Многое в культе окружалось особой, ритуальной таинственностью и было доступно только Рау и старейшинам, оставаясь под запретом для остальных членов племени.
Сам Нерхо, обычно словоохотливый и доброжелательно настроенный, на все расспросы о Маук отделывался угрюмыми обиняками.
Быть может, поэтому у Горюнова зародилась мысль, что, разгадав тайну Маук, он получит ключ ко всем остальным тайнам острова и сможет правильно ориентироваться в происходящем.
Он терпеливо соединял воедино разрозненные сведения о Маук.
Известно было, что злое влияние Маук преследовало онкилонов еще до их прихода на остров. Затем она отыскала и догнала их здесь.
Что могло это значить?
Горюнов долго размышлял над подслушанной как-то фразой: «Догнала в сопровождении мертвых». Но смысл этих слов продолжал оставаться темным.
Он помнил, что легендарная гигантская птица встречается также в фольклоре якутов, остяков и тунгусов. Есть ли тут какая-нибудь связь?
Общий ли это миф, или Маук онкилонов стоит особняком в мифологии народов Крайнего Севера?

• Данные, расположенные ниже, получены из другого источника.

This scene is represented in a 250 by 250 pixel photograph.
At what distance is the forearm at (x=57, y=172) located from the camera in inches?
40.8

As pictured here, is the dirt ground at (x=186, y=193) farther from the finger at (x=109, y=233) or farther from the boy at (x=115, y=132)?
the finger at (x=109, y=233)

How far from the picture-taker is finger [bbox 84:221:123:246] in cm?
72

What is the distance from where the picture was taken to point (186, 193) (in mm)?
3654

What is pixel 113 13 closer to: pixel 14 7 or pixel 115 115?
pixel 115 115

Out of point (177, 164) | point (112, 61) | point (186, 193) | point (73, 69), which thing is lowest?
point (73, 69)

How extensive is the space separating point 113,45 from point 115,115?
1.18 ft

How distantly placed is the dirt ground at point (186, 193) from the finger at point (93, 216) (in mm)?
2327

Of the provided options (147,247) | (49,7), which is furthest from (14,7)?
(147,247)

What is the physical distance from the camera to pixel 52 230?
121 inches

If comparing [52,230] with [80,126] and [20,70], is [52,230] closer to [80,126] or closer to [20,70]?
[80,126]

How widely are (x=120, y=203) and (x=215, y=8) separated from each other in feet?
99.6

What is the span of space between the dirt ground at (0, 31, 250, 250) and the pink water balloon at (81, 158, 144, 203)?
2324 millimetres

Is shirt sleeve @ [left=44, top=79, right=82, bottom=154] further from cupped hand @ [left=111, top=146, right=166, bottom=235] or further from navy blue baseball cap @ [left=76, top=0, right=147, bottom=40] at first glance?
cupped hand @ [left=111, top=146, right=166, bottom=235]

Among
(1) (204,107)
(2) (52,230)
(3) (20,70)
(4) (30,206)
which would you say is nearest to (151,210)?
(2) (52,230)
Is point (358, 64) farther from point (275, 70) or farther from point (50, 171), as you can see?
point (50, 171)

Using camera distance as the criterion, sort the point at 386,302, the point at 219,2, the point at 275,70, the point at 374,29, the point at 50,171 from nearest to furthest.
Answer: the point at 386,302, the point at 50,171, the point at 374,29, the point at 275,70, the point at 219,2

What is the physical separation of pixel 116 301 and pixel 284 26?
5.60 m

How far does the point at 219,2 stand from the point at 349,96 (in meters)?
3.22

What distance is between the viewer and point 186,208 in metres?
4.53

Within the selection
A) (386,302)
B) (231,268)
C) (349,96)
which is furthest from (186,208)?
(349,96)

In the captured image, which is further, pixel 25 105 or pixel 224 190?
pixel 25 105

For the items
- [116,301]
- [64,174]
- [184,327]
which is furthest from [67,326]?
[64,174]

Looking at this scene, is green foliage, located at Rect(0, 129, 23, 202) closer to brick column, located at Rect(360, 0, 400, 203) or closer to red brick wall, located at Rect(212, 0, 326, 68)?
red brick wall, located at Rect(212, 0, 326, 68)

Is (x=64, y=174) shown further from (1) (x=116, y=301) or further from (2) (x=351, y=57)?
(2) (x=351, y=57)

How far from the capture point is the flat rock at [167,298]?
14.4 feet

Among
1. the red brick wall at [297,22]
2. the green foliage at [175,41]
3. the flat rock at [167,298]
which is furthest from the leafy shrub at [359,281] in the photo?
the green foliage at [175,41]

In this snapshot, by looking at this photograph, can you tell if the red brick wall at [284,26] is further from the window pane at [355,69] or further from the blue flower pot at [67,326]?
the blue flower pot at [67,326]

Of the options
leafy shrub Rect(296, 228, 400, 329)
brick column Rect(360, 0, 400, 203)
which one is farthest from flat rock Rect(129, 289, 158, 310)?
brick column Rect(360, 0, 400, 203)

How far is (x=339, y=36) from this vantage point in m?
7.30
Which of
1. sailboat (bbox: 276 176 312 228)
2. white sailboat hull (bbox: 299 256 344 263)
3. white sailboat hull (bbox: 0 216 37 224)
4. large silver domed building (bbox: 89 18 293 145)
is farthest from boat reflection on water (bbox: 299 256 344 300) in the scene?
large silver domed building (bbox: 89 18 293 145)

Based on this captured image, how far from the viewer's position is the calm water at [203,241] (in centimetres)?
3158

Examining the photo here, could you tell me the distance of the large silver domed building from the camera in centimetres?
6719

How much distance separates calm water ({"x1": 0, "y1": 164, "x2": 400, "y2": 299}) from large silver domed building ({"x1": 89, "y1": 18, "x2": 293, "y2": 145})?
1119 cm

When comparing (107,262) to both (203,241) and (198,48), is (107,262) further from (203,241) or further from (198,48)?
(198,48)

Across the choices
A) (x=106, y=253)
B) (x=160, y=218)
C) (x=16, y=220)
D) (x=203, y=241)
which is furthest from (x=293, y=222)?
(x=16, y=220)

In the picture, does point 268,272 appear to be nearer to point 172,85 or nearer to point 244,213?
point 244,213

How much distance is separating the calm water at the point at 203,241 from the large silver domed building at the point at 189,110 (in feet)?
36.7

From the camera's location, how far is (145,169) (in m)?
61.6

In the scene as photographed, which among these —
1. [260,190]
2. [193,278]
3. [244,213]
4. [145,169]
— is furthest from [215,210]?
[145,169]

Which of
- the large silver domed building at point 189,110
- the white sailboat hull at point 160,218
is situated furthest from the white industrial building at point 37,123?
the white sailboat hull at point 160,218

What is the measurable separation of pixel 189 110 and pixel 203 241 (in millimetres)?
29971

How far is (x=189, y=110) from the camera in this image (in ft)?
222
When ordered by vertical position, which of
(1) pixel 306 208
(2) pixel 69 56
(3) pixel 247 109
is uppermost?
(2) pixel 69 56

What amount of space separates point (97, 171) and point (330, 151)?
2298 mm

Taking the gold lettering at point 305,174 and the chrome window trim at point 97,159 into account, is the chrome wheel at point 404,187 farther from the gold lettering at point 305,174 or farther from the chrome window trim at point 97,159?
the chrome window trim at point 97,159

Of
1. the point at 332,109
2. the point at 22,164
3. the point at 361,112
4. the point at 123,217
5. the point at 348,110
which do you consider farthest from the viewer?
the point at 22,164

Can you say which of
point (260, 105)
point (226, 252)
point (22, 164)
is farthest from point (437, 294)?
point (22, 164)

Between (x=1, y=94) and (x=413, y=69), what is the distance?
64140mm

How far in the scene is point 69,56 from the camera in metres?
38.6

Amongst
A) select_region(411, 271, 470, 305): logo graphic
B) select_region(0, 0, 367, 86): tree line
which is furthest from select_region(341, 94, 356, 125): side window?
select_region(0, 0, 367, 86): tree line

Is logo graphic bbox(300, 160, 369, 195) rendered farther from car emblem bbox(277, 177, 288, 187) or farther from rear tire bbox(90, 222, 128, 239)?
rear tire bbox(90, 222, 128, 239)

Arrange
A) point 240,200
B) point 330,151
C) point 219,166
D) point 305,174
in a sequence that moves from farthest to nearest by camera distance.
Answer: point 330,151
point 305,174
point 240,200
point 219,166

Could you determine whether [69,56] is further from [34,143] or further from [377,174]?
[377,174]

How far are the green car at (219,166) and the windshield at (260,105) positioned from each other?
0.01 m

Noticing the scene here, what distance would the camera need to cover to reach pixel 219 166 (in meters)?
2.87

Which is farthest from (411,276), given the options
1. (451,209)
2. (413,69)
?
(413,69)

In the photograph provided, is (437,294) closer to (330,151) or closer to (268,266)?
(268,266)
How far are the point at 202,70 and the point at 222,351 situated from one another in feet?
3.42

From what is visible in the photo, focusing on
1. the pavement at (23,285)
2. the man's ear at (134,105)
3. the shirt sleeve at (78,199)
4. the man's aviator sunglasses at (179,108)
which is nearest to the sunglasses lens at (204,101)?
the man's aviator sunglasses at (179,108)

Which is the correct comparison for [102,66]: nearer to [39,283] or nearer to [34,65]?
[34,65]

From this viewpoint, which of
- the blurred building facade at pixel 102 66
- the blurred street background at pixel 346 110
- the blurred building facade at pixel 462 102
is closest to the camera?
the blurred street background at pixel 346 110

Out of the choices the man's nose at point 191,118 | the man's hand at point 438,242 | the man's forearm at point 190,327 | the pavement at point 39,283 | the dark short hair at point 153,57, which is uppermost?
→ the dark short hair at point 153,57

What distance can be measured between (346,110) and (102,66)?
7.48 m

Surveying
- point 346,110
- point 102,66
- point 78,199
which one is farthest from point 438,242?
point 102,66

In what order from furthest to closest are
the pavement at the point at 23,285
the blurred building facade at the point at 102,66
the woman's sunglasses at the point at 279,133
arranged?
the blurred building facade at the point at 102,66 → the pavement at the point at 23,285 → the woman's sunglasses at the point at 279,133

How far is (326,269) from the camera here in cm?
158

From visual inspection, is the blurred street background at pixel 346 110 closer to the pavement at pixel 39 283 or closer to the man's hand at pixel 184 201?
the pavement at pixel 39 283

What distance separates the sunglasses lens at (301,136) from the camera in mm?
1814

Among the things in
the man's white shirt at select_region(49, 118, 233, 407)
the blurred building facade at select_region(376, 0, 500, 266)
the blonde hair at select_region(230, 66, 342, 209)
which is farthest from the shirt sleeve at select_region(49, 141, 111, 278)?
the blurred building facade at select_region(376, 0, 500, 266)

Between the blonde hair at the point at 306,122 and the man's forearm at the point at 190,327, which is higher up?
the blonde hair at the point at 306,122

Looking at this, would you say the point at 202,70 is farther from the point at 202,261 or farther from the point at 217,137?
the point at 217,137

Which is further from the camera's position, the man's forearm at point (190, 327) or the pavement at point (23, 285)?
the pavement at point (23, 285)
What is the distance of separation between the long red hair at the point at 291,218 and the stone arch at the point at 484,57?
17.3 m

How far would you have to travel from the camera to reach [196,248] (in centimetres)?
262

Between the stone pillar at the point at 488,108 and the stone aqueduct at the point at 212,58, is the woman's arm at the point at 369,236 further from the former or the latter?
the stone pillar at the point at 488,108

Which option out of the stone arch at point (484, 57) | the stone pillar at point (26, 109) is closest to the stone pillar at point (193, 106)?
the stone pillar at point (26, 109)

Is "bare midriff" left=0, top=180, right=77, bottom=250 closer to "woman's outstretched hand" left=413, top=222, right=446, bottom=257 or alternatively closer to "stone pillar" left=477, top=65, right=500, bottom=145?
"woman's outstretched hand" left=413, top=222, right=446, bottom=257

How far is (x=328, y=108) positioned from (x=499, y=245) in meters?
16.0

Чтобы попытаться разъяснить это, Горюнов отправился в свою первую после болезни подземную экспедицию. То, что осталось недосказанным в песне и рассказах.
Нерхо, не доскажут ли, не объяснят ли рисунки на стенах?
Пещера, в «устье» которой располагались на зиму снкилоны, проникала далеко в глубь горы. Это был настоящий лабиринт со множеством переходов, тупиков и сводчатых зал. Один каменный коридор, примыкавший к жилым помещениям, представлял собой нечто вроде первобытной картинной галереи. Все стены в нем были испещрены рисунками, воспроизводившими различные моменты охоты и рыбной ловли.
Еще пробуя ходить, Горюнов забредал сюда. Он с интересом наблюдал за тем, как при свете плошек празднично принаряженные художники, в ожерельях из звериных зубов и раковин, устроившись на высоких подставках, расписывают стены и своды пещеры. В руках у них каменные палитры и костяные флакончики с порошком красной охры. Работая, они сохраняю? благоговейное молчание.
Это первобытная иконопись. Почти все изображения зверей помечены крестом, углом или крышевидными значками, что определяет магический характер фресок. Это картины будущей удачной охоты, — иначе говоря, ворожба углем и красками, обрядовая живопись.
Ведь в первобытном мире, — Горюнов помнил об этом, — искусство должно было предварять, опережать жизнь. Онкилоны желали, чтобы с настоящими животными произошло во время охоты то же, что с их изображениями на стенах пещер.